My forthcoming books The Doctrine and Covenants Made Harder, and The Old Testament Made Harder, and The Book of Mormon Made Harder (with The New Testament Made Harder in the works) are the outgrowth of those early efforts, which I’ve re-written and added to over the years. The titles reflect what I believe I’ve learned from my Jewish teachers: sometimes we make scripture study too easy. That doesn’t mean that the language is easy to understand. It doesn’t mean that there aren’t things that I need help understanding. It doesn’t mean that it’s easy to find time to really study scripture. It doesn’t mean that I never need help from books that explain things about the scriptures. Reading such books can be another way of entering into conversation with other people who are thinking about scripture. It can be a way for them to share their ideas with me and for me to learn things about scripture that I cannot know by myself alone.

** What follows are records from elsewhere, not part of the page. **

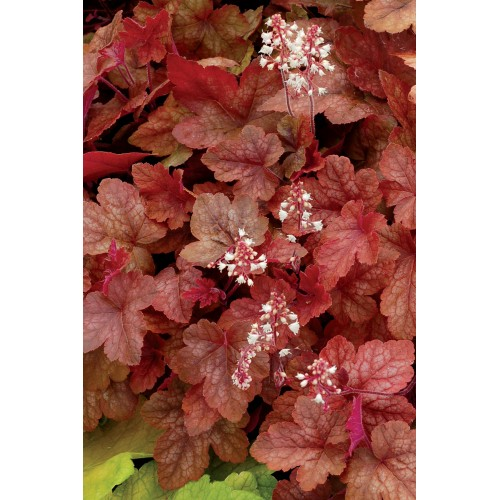 Plante Heucherella Redstone Falls - Heuchera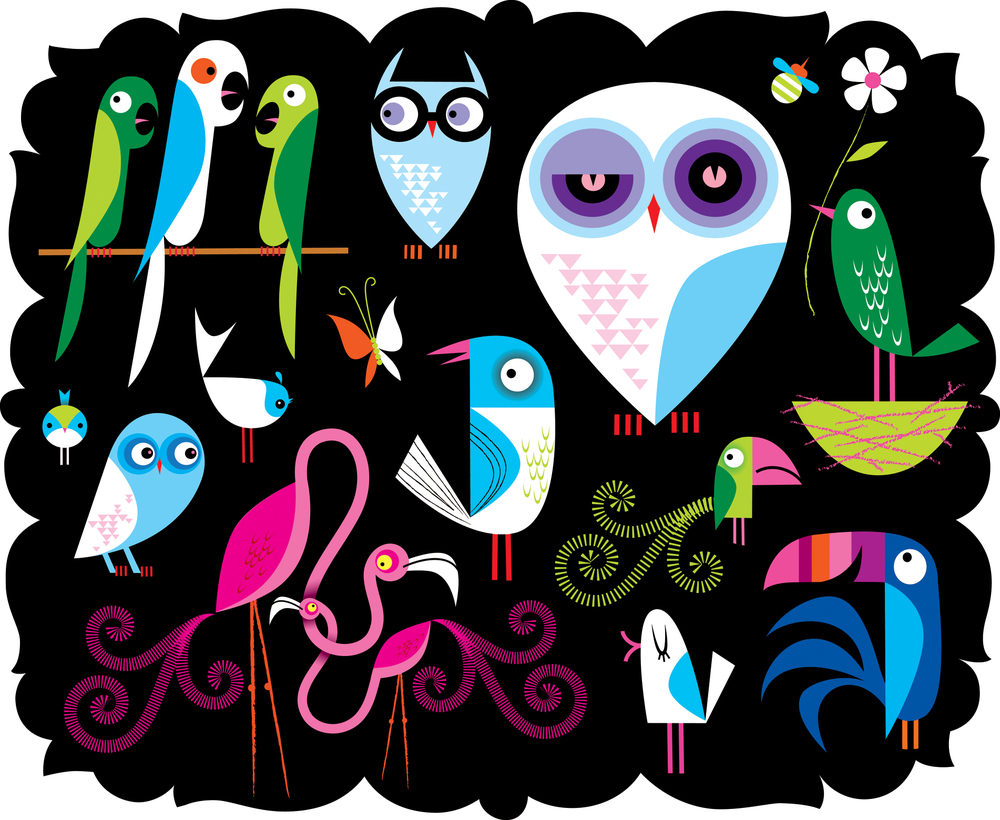 Birdspread.jpg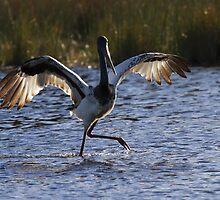 Wing Dance by byronbackyard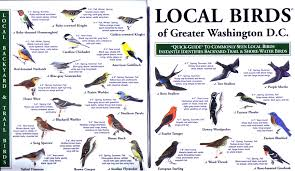 Washington birds images Local birds quick guides to nature science jpg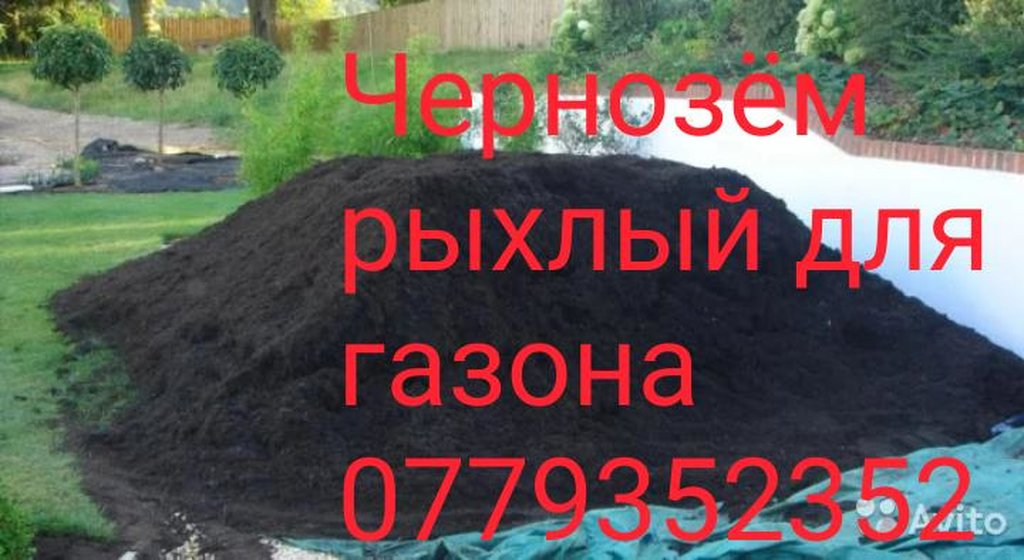 Чернозём для Газона без сарника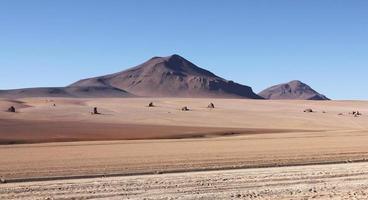 deserto del Salvador Dali foto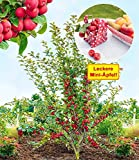 BALDUR-Garten Mini-Apfel'Appletini', 1 Pflanze Apfelbaum Miniapfel Rarität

Instead, saying that sometimes scripture study is too easy means that too often I come to the scriptures as if I already know what they teach. I read them and repeat to myself what I supposedly already know: “Nephi teaches us that the Lord will always make it possible to do what he commands,” “Nephite culture failed because it couldn’t escape the ‘pride cycle,’” “Paul and James disagree about the need for works,” “If we believe that Jesus’ commandment to be perfect (Matthew 5:48) is meant for this life rather than our life after-life, we will become neurotic and depressed,” and so on. Because I already know what the scriptures teach, I tend to hurry through them. Then, when I don’t learn anything new, I complain about how boring scripture study is. I don’t think about such things as the relationship between God’s commandments and his blessings, what specifically the Nephites were guilty of and how I know that, or whether I’ve really understood either Paul or James. I believe that when many people complain about how hard scripture study is, they often mean that it is too difficult for them to continue to learn. It has become too easy to, supposedly, know what the scriptures teach.
I believe the best solution we have for this problem is to make the scriptures harder by finding ways of slowing us down as we read by giving us things to think about. This will help us see things we’d not seen before and learn from what we see. That is the goal of this series. The “Made Harder” books are not written in the sort of narrative or commentary format you may be familiar with and they aren’t intended to be read independently straight through—you’ll need your scriptures at hand. The books in this series are mostly questions…with very few answers. Occasionally I give historical background if I think that will help, though I only give an amateur’s overview. There are a few linguistic or grammatical helps for difficult passages, equally the work of an amateur. Sometimes I give alternate translations to help make the reading more clear. But those are not the point of these books. For the most part I ask question about specific details, hoping that those questions will help readers have an experience with the scriptures somewhat like the experience that I had reading with Professor Goldman and Leibowitz: an exciting and eye-openingly fresh engagement with our sacred scriptures.
In the end, the goal is that readers will come up with their own questions. With some guidance and a little practice, I hope readers of these books will be able to make the scriptures harder on their own.